Elon Musk said he “bought some Dogecoin” for his nine-month-old son, X Æ A-Xii — sparking a jump in Dogecoin value of up to 16% immediately after, according to a tweet from the Tesla CEO.
Bought some Dogecoin for lil X, so he can be a toddler hodler
— Elon Musk (@elonmusk) February 10, 2021
Elon Musk bought Dogecoin for his son, 16 percent surge in ‘meme’ token follows
“Bought some Dogecoin for lil X, so he can be a toddler hodler,” said the tech billionaire, in a tweet. The Dogecoin rally — centering around a cryptocurrency token based on an inu meme from 2013 — pushed its market valuation up toward its former $10 billion market cap.
As of writing, Dogecoin has a market cap of $9.67 billion, up 8.46% in the last day.
Dogecoin’s unlimited supply of coins
Dogecoin isn’t exactly like bitcoin — since the former has no rigid limit on the number of coins. Unlike Dogecoin, Bitcoin has a finite number of coins — roughly 21 million — much of which have yet to be mined.
However, Dogecoin has more than 100 billion coins available, with 5 billion new coins entering the market every subsequent year. Dogecoin’s founder — Billy Markus — doesn’t fully understand the coin he initially founded as a joke. “The idea of dogecoin being worth 8 cents is the same as GameStop being worth $325, it doesn’t make sense,” he said to The Wall Street Journal.
Venture capitalist calls Dogecoin an ’empty husk’
However, Elon Musk isn’t the only celebrity with active Twitter feeds on the Dogecoin phenomenon — and some aren’t as thrilled as the tech billionaire. A venture capitalist named Nic Carter finds Musk’s interest in the meme-inspired token is “disconcerting,” since it mainly serves as a “vehicle for speculation,” according to a CNBC report.

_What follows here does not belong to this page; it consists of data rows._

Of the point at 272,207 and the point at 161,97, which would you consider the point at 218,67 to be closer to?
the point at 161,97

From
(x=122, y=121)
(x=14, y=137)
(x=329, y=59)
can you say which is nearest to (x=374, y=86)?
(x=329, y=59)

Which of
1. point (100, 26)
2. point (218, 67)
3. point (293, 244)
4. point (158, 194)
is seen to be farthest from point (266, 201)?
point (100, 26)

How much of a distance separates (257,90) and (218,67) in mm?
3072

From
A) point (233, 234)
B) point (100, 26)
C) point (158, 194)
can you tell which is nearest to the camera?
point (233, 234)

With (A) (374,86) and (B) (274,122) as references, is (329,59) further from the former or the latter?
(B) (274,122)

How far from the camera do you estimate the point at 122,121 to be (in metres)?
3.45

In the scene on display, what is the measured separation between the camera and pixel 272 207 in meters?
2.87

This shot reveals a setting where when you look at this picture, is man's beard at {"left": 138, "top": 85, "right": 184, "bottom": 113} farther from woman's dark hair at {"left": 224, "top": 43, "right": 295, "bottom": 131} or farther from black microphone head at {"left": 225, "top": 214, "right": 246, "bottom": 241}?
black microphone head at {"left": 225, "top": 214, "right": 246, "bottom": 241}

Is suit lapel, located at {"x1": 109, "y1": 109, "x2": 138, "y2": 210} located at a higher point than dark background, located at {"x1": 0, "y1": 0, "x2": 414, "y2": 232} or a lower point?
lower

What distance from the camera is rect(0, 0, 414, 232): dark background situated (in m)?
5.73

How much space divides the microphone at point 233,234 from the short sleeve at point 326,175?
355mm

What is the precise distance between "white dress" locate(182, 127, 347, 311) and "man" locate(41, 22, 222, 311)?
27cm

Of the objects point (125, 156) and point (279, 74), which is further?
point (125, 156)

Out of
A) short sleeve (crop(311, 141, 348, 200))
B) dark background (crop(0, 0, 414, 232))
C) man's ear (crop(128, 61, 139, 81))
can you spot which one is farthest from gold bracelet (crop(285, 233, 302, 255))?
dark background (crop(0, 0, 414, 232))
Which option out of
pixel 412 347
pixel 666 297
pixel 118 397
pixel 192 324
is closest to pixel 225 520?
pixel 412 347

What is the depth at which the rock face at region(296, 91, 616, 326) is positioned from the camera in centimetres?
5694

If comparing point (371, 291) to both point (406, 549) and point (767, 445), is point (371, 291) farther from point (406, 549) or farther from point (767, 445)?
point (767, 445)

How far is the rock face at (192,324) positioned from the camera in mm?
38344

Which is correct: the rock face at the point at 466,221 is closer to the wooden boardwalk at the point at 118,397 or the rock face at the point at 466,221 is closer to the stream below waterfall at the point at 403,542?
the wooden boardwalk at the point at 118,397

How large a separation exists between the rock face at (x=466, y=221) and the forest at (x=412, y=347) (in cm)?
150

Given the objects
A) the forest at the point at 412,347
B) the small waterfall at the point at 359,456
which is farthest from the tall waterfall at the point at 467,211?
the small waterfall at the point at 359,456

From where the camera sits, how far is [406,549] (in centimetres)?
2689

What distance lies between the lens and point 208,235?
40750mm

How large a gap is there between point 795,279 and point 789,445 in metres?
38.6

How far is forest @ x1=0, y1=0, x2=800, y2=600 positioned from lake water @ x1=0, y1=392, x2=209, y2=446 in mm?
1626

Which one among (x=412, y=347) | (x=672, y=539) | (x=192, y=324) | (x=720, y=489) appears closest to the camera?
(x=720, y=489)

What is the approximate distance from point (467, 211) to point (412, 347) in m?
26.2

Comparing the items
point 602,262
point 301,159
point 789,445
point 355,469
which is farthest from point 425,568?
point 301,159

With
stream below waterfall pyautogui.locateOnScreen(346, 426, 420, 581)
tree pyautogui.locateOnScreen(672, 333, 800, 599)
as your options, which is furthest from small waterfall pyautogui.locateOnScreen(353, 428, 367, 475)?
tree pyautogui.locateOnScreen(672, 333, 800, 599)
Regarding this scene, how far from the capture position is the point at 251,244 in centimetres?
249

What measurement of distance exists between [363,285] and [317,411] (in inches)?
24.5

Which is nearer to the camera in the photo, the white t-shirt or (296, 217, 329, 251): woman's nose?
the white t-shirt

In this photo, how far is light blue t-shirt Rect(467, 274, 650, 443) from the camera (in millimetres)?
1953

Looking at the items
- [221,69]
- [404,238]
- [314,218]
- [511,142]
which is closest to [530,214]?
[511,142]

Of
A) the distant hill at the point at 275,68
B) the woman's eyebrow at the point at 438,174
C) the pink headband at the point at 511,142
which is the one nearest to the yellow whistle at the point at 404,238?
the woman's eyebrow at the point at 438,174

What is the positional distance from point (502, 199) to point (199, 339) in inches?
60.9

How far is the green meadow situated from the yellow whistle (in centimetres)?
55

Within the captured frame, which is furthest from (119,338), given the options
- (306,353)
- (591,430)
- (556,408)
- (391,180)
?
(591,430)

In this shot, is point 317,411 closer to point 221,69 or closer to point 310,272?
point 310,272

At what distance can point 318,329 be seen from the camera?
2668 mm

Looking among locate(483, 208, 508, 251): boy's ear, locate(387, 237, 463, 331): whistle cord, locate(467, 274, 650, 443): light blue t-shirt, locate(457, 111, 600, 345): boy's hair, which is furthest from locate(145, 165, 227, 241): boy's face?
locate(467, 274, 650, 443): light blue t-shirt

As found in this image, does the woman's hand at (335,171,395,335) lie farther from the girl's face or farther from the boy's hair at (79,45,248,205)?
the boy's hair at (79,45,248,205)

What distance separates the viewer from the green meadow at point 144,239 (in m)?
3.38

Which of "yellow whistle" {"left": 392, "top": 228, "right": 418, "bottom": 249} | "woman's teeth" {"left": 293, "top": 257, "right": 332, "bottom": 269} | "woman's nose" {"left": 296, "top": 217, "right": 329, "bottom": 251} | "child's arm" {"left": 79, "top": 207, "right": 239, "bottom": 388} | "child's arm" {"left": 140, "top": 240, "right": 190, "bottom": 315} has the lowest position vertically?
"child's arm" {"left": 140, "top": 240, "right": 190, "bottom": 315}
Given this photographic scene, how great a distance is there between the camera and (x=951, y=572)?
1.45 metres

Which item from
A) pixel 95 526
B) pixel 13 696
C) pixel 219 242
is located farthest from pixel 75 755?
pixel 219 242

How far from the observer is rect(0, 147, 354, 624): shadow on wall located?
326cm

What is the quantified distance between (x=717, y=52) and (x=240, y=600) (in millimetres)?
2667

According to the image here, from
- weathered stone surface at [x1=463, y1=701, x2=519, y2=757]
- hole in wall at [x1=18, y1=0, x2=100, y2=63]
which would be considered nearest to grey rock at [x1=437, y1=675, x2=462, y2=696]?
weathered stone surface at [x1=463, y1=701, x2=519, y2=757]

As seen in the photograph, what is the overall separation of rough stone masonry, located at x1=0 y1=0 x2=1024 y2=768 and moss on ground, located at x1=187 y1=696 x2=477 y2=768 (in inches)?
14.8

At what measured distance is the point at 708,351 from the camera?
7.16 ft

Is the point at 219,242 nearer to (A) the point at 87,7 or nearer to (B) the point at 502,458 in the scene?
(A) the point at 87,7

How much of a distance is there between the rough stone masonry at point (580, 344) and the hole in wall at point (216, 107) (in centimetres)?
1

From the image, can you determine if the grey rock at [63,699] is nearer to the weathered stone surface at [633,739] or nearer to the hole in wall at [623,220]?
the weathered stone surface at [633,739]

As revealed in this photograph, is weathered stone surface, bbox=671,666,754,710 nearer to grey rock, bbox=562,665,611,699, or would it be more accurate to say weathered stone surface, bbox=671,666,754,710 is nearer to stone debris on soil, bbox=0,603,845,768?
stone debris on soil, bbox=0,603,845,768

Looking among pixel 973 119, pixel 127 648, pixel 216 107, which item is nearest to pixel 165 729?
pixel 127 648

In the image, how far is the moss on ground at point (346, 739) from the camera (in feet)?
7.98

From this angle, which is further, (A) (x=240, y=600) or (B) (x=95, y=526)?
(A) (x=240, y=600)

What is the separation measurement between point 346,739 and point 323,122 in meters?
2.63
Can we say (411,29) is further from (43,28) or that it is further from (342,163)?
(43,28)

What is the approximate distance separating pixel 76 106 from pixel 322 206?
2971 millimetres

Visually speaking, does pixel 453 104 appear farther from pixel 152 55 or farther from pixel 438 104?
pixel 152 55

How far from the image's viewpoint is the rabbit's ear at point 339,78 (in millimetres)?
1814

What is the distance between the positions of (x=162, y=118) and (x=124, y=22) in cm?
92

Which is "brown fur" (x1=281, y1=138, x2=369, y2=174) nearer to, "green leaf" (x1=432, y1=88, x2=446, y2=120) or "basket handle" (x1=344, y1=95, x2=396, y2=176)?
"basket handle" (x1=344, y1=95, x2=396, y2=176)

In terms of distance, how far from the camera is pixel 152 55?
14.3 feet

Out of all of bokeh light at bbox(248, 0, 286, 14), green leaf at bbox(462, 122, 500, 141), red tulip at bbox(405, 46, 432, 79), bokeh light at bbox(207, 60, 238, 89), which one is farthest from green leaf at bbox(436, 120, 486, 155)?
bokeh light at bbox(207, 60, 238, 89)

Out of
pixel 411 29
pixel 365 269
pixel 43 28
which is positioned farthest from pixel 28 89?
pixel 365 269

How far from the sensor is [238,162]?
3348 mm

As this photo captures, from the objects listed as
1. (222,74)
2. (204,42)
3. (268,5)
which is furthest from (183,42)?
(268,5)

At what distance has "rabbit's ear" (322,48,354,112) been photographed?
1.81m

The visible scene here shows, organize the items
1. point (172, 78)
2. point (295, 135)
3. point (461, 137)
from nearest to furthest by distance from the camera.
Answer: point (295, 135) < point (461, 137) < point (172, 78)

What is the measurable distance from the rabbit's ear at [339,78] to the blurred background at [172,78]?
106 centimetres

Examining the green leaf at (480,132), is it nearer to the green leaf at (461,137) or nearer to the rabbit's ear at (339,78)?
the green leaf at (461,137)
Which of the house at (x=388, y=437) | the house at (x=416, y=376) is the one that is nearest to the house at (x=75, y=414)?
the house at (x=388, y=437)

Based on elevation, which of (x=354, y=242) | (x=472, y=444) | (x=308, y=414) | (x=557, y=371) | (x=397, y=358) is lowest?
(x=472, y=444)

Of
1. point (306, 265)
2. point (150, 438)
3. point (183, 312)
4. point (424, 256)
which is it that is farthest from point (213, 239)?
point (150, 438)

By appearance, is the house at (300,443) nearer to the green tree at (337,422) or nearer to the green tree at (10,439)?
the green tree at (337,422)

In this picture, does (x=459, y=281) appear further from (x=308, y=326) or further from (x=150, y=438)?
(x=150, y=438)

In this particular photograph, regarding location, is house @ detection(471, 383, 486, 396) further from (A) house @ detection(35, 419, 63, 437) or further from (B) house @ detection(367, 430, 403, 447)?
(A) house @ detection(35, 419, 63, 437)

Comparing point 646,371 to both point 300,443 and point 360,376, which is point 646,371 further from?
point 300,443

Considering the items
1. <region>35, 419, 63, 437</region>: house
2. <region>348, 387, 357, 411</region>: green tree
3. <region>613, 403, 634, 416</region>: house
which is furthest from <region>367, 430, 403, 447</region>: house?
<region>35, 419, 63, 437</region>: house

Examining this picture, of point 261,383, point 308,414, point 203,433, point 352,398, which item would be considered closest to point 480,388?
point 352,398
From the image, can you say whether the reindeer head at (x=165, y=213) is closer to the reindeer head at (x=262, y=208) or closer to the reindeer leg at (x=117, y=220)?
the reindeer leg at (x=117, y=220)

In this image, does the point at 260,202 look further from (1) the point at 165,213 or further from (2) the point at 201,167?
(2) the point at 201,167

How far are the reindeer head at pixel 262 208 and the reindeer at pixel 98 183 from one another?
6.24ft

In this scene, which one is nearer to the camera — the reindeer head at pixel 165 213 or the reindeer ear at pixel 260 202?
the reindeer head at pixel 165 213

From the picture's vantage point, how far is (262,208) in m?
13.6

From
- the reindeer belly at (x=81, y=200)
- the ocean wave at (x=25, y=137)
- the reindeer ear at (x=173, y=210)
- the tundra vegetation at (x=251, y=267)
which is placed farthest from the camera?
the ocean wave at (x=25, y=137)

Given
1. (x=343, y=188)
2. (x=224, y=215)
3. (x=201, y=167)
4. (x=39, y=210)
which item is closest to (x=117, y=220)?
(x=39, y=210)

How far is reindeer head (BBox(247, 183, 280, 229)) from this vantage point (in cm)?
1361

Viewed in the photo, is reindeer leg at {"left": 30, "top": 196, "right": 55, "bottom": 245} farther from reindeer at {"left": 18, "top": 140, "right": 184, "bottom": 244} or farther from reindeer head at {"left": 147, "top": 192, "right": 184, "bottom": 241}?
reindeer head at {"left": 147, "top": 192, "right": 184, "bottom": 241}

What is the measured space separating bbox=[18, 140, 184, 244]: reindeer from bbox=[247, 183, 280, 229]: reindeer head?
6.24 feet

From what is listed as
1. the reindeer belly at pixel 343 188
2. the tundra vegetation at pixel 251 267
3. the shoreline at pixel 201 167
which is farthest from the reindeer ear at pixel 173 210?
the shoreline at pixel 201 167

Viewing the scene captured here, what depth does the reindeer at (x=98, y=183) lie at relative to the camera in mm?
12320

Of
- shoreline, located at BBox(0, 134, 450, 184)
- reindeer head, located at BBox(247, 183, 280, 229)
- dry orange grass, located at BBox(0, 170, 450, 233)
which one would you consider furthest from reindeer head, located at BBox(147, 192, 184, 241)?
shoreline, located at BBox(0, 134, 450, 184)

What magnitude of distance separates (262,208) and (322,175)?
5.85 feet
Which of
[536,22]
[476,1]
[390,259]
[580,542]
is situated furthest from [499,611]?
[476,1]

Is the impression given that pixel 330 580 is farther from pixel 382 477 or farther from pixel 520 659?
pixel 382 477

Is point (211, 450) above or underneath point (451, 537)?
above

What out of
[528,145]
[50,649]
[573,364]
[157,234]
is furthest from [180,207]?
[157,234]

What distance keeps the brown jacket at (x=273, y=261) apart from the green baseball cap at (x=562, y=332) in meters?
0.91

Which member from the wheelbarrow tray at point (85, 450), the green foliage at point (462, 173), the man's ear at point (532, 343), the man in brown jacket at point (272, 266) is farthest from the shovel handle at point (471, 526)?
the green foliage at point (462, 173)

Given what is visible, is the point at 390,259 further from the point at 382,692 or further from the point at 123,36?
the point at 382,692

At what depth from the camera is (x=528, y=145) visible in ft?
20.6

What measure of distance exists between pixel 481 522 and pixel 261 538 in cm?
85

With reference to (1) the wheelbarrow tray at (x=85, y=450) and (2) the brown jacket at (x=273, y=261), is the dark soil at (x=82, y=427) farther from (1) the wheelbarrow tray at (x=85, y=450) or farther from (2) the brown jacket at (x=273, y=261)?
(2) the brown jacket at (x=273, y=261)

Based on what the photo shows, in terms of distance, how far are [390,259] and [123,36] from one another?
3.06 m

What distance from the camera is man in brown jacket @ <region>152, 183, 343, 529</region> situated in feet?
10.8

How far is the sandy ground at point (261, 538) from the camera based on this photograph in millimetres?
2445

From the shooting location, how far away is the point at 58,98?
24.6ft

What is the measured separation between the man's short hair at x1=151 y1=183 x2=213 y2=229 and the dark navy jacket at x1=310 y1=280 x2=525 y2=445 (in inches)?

“Unfortunately a lot of retail punters are going to lose money on dogecoin in the long term because there’s really not much there in terms of interesting technology,” said Carter, who is also co-founder of Castle Island Ventures, in addition to the data firm Coin Metrics, during CNBC’s “Street Signs Europe.”
“The only thing it can really do is be zombified and stick around and be an empty shell for people’s expectations and for their entertainment,” added Carter, who discovered crypto via Dogecoin in 2013, when it was first introduced. While it began as something “entertaining and fun,” it’s devolved into “an empty husk,” he said.
Billionaires don’t typically have public interest at heart
Dogecoin briefly held the rank of tenth place among virtual currencies in market value this week while tweets from major celebrities like Musk — in addition to music icons like Gene Simmons and Snoop Dog boosted the cryptocurrency’s price to its highest value.
Elon Musk has called Dogecoin “the people’s crypto.” But after the recent surge in Gamestop stock during the “squeeze” against hedge fund managers, it was revealed that the main app used by retail investors to raise the share price actually benefits major investment firms like Citadel. Suffice to say that just because a billionaire says something they do or like can help ordinary people, it isn’t necessarily true.
This was a breaking story and was regularly updated as new information became available.